À travers le séminaire de Kribi consacré à la modernisation de la gestion des ressources humaines de l’administration publique, le ministère de la Fonction publique et de la Réforme administrative entend placer la dignité des retraités au cœur des réformes. L’objectif affiché : garantir une préparation plus efficace des départs à la retraite, sécuriser les droits des agents publics et offrir à ceux qui ont consacré leur carrière au service de la Nation un accompagnement à la hauteur de leur engagement.
Par Gervais Fredy Memana

La retraite dans la fonction publique ne doit plus être perçue comme une rupture brutale avec l’administration, mais comme une étape préparée, encadrée et respectueuse des droits acquis. C’est l’une des orientations majeures qui ressort du séminaire organisé à Kribi, où les acteurs de la gestion publique ont été appelés à faire de la réforme administrative un véritable levier de modernisation au service de l’État, des agents publics et des usagers. Au centre des préoccupations, outre la réappropriation; la nécessité de revaloriser la prise en charge des retraités et d’améliorer le traitement des dossiers de départ à la retraite. Pour le MINFOPRA, la qualité d’une administration moderne se mesure aussi à sa capacité à accompagner dignement celles et ceux qui ont consacré leur vie professionnelle au service public.
Un principe a été rappelé avec force: « Le ministre qui utilise un agent public gère sa solde et sa carrière. » Cette responsabilité relève des administrations employeuses. Le MINFOPRA ne saurait se substituer aux structures auxquelles incombent la gestion quotidienne des personnels et le suivi de leurs situations administratives. Dans cette perspective, les secrétaires généraux, véritables chefs d’orchestre des administrations, ainsi que les directeurs des ressources humaines, les directeurs des affaires générales et les contrôleurs financiers, sont appelés à jouer un rôle déterminant. Ils sont les pilotes opérationnels du changement, chargés de lever les blocages, d’instaurer une culture de performance fondée sur les résultats et d’impulser la dynamique des réformes. La réussite de cette transformation passe également par la fiabilité des données administratives.
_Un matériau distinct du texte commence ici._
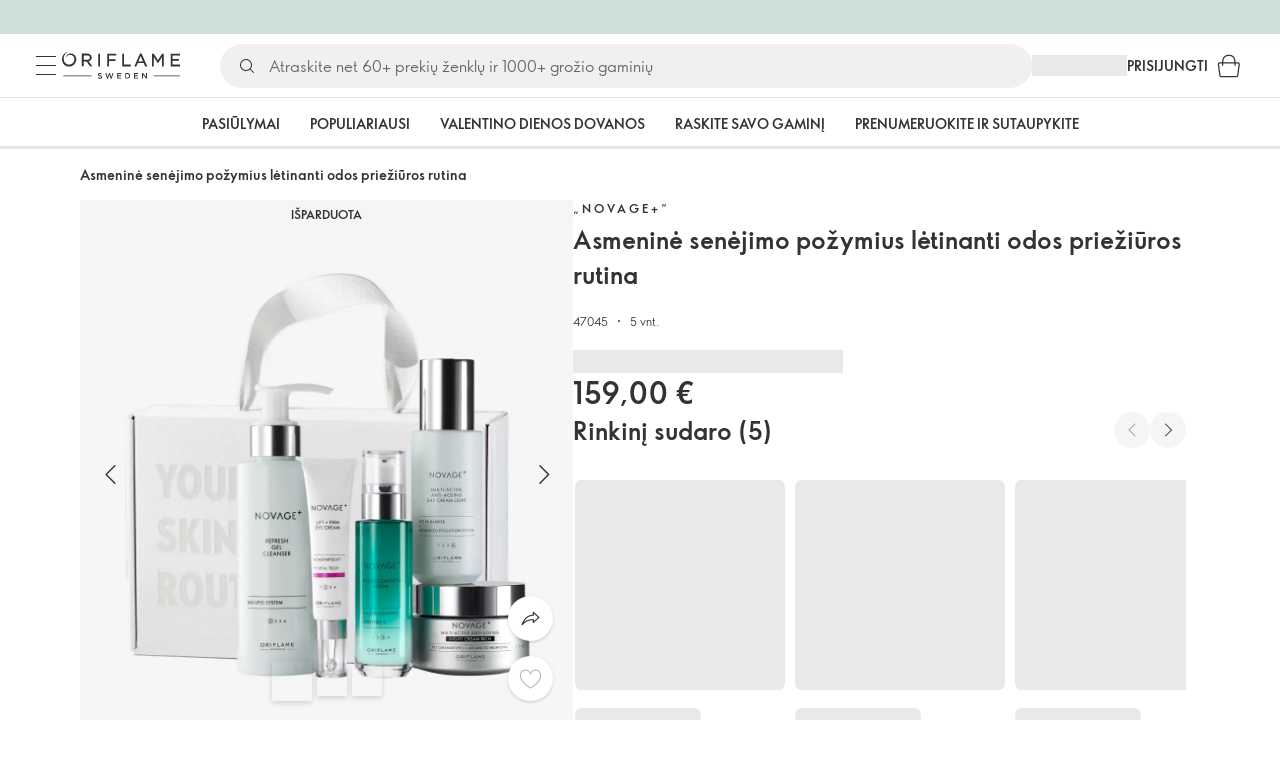

--- FILE ---
content_type: application/javascript; charset=UTF-8
request_url: https://assets-we-cdn.oriflame.com/appshell-products-we/_next/static/chunks/webpack-5140e7869d1da1eb.js
body_size: 3166
content:
(()=>{"use strict";var e={},r={};function __webpack_require__(_){var a=r[_];if(void 0!==a)return a.exports;var t=r[_]={id:_,loaded:!1,exports:{}},i=!0;try{e[_].call(t.exports,t,t.exports,__webpack_require__),i=!1}finally{i&&delete r[_]}return t.loaded=!0,t.exports}__webpack_require__.m=e,(()=>{var e=[];__webpack_require__.O=(r,_,a,t)=>{if(!_){var i=1/0;for(d=0;d<e.length;d++){for(var[_,a,t]=e[d],c=!0,o=0;o<_.length;o++)(!1&t||i>=t)&&Object.keys(__webpack_require__.O).every(e=>__webpack_require__.O[e](_[o]))?_.splice(o--,1):(c=!1,t<i&&(i=t));if(c){e.splice(d--,1);var n=a();void 0!==n&&(r=n)}}return r}t=t||0;for(var d=e.length;d>0&&e[d-1][2]>t;d--)e[d]=e[d-1];e[d]=[_,a,t]}})(),__webpack_require__.n=e=>{var r=e&&e.__esModule?()=>e.default:()=>e;return __webpack_require__.d(r,{a:r}),r},(()=>{var e,r=Object.getPrototypeOf?e=>Object.getPrototypeOf(e):e=>e.__proto__;__webpack_require__.t=function(_,a){if(1&a&&(_=this(_)),8&a)return _;if("object"===typeof _&&_){if(4&a&&_.__esModule)return _;if(16&a&&"function"===typeof _.then)return _}var t=Object.create(null);__webpack_require__.r(t);var i={};e=e||[null,r({}),r([]),r(r)];for(var c=2&a&&_;"object"==typeof c&&!~e.indexOf(c);c=r(c))Object.getOwnPropertyNames(c).forEach(e=>i[e]=()=>_[e]);return i.default=()=>_,__webpack_require__.d(t,i),t}})(),__webpack_require__.d=(e,r)=>{for(var _ in r)__webpack_require__.o(r,_)&&!__webpack_require__.o(e,_)&&Object.defineProperty(e,_,{enumerable:!0,get:r[_]})},__webpack_require__.f={},__webpack_require__.e=e=>Promise.all(Object.keys(__webpack_require__.f).reduce((r,_)=>(__webpack_require__.f[_](e,r),r),[])),__webpack_require__.u=e=>2964===e?"static/chunks/2964-eea03b225b7e77af.js":8682===e?"static/chunks/8682-c922b06469c952d8.js":"static/chunks/"+({728:"TopArea_GeneratedMobileBurgerMenuSubLinks",760:"905cb781",1103:"NovageSkincareAdvisor_RevieveVirtualTryOn",1780:"TopArea_GeneratedDesktopBurgerMenuSubLinks",2042:"reactPlayerTwitch",2262:"reactPlayerHls",2707:"TermsAndConditionsDialogLazy",2723:"reactPlayerMux",2771:"reactPlayerSpotify",3771:"ae9cca2d",4093:"FavoritesHeart_Dialog",4398:"FavoritesHeart_Dialog_AnonymousContent",4494:"NovageSkincareAdvisor_RevieveSkinDiagnosis",5265:"TopArea_Favorites",5436:"BackInStockNotification_NotifyCumulus",5637:"TopArea_Links",6062:"FavoritesHeart_Dialog_CreateOrEditContent",6173:"reactPlayerVimeo",6353:"reactPlayerPreview",6395:"reactPlayerDash",6708:"FavoritesHeart_Dialog_DeleteContent",6761:"FavoritesHeart_Dialog_AddToListContent",7563:"TermsAndConditionsValidatorLazy",8085:"reactPlayerTiktok",8185:"NovageSkincareAdvisor_RevieveVirtualTryOnPDP",8446:"reactPlayerYouTube",8466:"ProductInfoDialog_DialogContent",9340:"reactPlayerWistia",9431:"TopArea_OurStory",9739:"NovageSkincareAdvisor_RevieveFoundationFinder",9837:"FeedbackBenefitDialog_Content"}[e]||e)+"."+{728:"4297e596a6fd2ee8",760:"3e4d66e55ce55791",919:"86354a89eb005860",920:"c977a86ea0a99fdf",1103:"0657af57d777783f",1780:"1b907e367b73e5e3",2042:"22753888780410b1",2113:"d374643143a95a80",2262:"e6ec667ec8938900",2307:"0557686035de8593",2308:"5eab879d0389eec2",2707:"28dc54e8d8f5b203",2723:"9813f449dd5ee787",2771:"bbf05abb58181965",3276:"808010b09d72920d",3771:"c27f960631f529c9",4093:"67ca6b7ba3e5ef72",4363:"f3d785ed635477f0",4398:"47afb1251b5fb6e3",4494:"48eb0e0d3ea0cab6",4866:"8c9111c90652466b",4955:"72e8f7ea1dcab905",5102:"2ac618dec162e559",5265:"27ea1f317da8e7cf",5436:"bf7fd31aee3405e0",5545:"8d1d0b491b5c00c4",5637:"3cb3131e9d4e7cc0",6062:"0ac18fb320fc2710",6173:"4a0eccec8bf557b6",6353:"97304fbd99e34a5d",6355:"de96f10c3e6e5e0a",6395:"af1f9d9a26e295dc",6708:"2162ebb034b2586e",6761:"6ee4a8da1e2f1abd",6801:"b75e9b7e7894ca39",7466:"9149c522659a3af2",7563:"e0b154f48de714ee",7583:"88cf30ca7ff47167",8085:"5bac672483b2c46c",8185:"23028c90086fe89a",8392:"0a652f79eedd5f2e",8446:"eca1f9fc3ea71b24",8466:"9272afbd947be4eb",8604:"44678ae62fe32d32",9044:"e806aa87df0a658b",9340:"0c9ec47635e8ad70",9431:"0ce79b48658daef3",9650:"8da0c99ca8f94a66",9739:"b6d4fd81c92cdbfe",9837:"9009dd616d0038df"}[e]+".js",__webpack_require__.miniCssF=e=>{},__webpack_require__.g=function(){if("object"===typeof globalThis)return globalThis;try{return this||new Function("return this")()}catch(e){if("object"===typeof window)return window}}(),__webpack_require__.o=(e,r)=>Object.prototype.hasOwnProperty.call(e,r),(()=>{var e={},r="_N_E:";__webpack_require__.l=(_,a,t,i)=>{if(e[_])e[_].push(a);else{var c,o;if(void 0!==t)for(var n=document.getElementsByTagName("script"),d=0;d<n.length;d++){var u=n[d];if(u.getAttribute("src")==_||u.getAttribute("data-webpack")==r+t){c=u;break}}c||(o=!0,(c=document.createElement("script")).charset="utf-8",c.timeout=120,__webpack_require__.nc&&c.setAttribute("nonce",__webpack_require__.nc),c.setAttribute("data-webpack",r+t),c.src=__webpack_require__.tu(_)),e[_]=[a];var onScriptComplete=(r,a)=>{c.onerror=c.onload=null,clearTimeout(b);var t=e[_];if(delete e[_],c.parentNode&&c.parentNode.removeChild(c),t&&t.forEach(e=>e(a)),r)return r(a)},b=setTimeout(onScriptComplete.bind(null,void 0,{type:"timeout",target:c}),12e4);c.onerror=onScriptComplete.bind(null,c.onerror),c.onload=onScriptComplete.bind(null,c.onload),o&&document.head.appendChild(c)}}})(),__webpack_require__.r=e=>{"undefined"!==typeof Symbol&&Symbol.toStringTag&&Object.defineProperty(e,Symbol.toStringTag,{value:"Module"}),Object.defineProperty(e,"__esModule",{value:!0})},__webpack_require__.nmd=e=>(e.paths=[],e.children||(e.children=[]),e),__webpack_require__.U=function RelativeURL(e){var r=new URL(e,"x:/"),_={};for(var a in r)_[a]=r[a];for(var a in _.href=e,_.pathname=e.replace(/[?#].*/,""),_.origin=_.protocol="",_.toString=_.toJSON=()=>e,_)Object.defineProperty(this,a,{enumerable:!0,configurable:!0,value:_[a]})},__webpack_require__.U.prototype=URL.prototype,(()=>{var e;__webpack_require__.tt=()=>(void 0===e&&(e={createScriptURL:e=>e},"undefined"!==typeof trustedTypes&&trustedTypes.createPolicy&&(e=trustedTypes.createPolicy("nextjs#bundler",e))),e)})(),__webpack_require__.tu=e=>__webpack_require__.tt().createScriptURL(e),__webpack_require__.p="/_next/",(()=>{var e={8068:0};__webpack_require__.f.j=(r,_)=>{var a=__webpack_require__.o(e,r)?e[r]:void 0;if(0!==a)if(a)_.push(a[2]);else if(8068!=r){var t=new Promise((_,t)=>a=e[r]=[_,t]);_.push(a[2]=t);var i=__webpack_require__.p+__webpack_require__.u(r),c=new Error;__webpack_require__.l(i,_=>{if(__webpack_require__.o(e,r)&&(0!==(a=e[r])&&(e[r]=void 0),a)){var t=_&&("load"===_.type?"missing":_.type),i=_&&_.target&&_.target.src;c.message="Loading chunk "+r+" failed.\n("+t+": "+i+")",c.name="ChunkLoadError",c.type=t,c.request=i,a[1](c)}},"chunk-"+r,r)}else e[r]=0},__webpack_require__.O.j=r=>0===e[r];var webpackJsonpCallback=(r,_)=>{var a,t,[i,c,o]=_,n=0;if(i.some(r=>0!==e[r])){for(a in c)__webpack_require__.o(c,a)&&(__webpack_require__.m[a]=c[a]);if(o)var d=o(__webpack_require__)}for(r&&r(_);n<i.length;n++)t=i[n],__webpack_require__.o(e,t)&&e[t]&&e[t][0](),e[t]=0;return __webpack_require__.O(d)},r=self.webpackChunk_N_E=self.webpackChunk_N_E||[];r.forEach(webpackJsonpCallback.bind(null,0)),r.push=webpackJsonpCallback.bind(null,r.push.bind(r))})()})();
//# sourceMappingURL=webpack-5140e7869d1da1eb.js.map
Le système AIGLES ne peut produire des résultats satisfaisants et fiables que si chaque administration veille à l’actualisation permanente de son fichier du personnel.

Chaque nomination, avancement, changement de situation administrative ou départ à la retraite doit être enregistré dans les meilleurs délais .Cette rigueur dans la gestion du fichier du personnel constitue une condition essentielle pour garantir une meilleure gestion des carrières, sécuriser la solde, maîtriser la masse salariale et accélérer la préparation ainsi que le traitement des dossiers de retraite. Au-delà des procédures, c’est la dimension humaine qui demeure au cœur de cette réforme.
Certains compatriotes admis à la retraite ont parfois le sentiment d’être oubliés ou mis à l’écart après plusieurs années de loyaux services. Pourtant, c’est précisément à ce moment que l’administration publique doit démontrer sa capacité à assurer la continuité de la vie publique et à respecter les droits de ceux qui ont contribué à son fonctionnement. « Derrière chaque dossier se trouve une femme, un homme qui aura consacré sa vie à servir l’État. Il n’y a pas de raison que son dû connaisse des retards », a rappelé Joseph LE, soulignant la nécessité d’une mobilisation collective pour accompagner les agents publics vers une retraite digne.

Pour le membre du gouvernement, il est essentiel que les fonctionnaires ayant servi la Nation avec dignité et loyauté puissent bénéficier de leurs droits dans des délais raisonnables et sans tracasseries administratives. « Il est moralement inacceptable et administrativement inadmissible que les agents publics, après une vie de service, soient contraints d’attendre plusieurs mois pour bénéficier des droits qui leur reviennent », a-t-il déclaré. À travers cette nouvelle orientation, le MINFOPRA entend faire de la retraite un marqueur de la performance administrative et de la reconnaissance de l’État envers ses agents.
Une administration moderne doit, en effet, préparer les départs à la retraite avec la même rigueur que les recrutements, les promotions ou les avancements. Le séminaire de Kribi apparaît ainsi comme une étape importante vers une fonction publique plus humaine, plus efficace et davantage attentive au parcours de ses serviteurs, jusqu’au terme de leur carrière.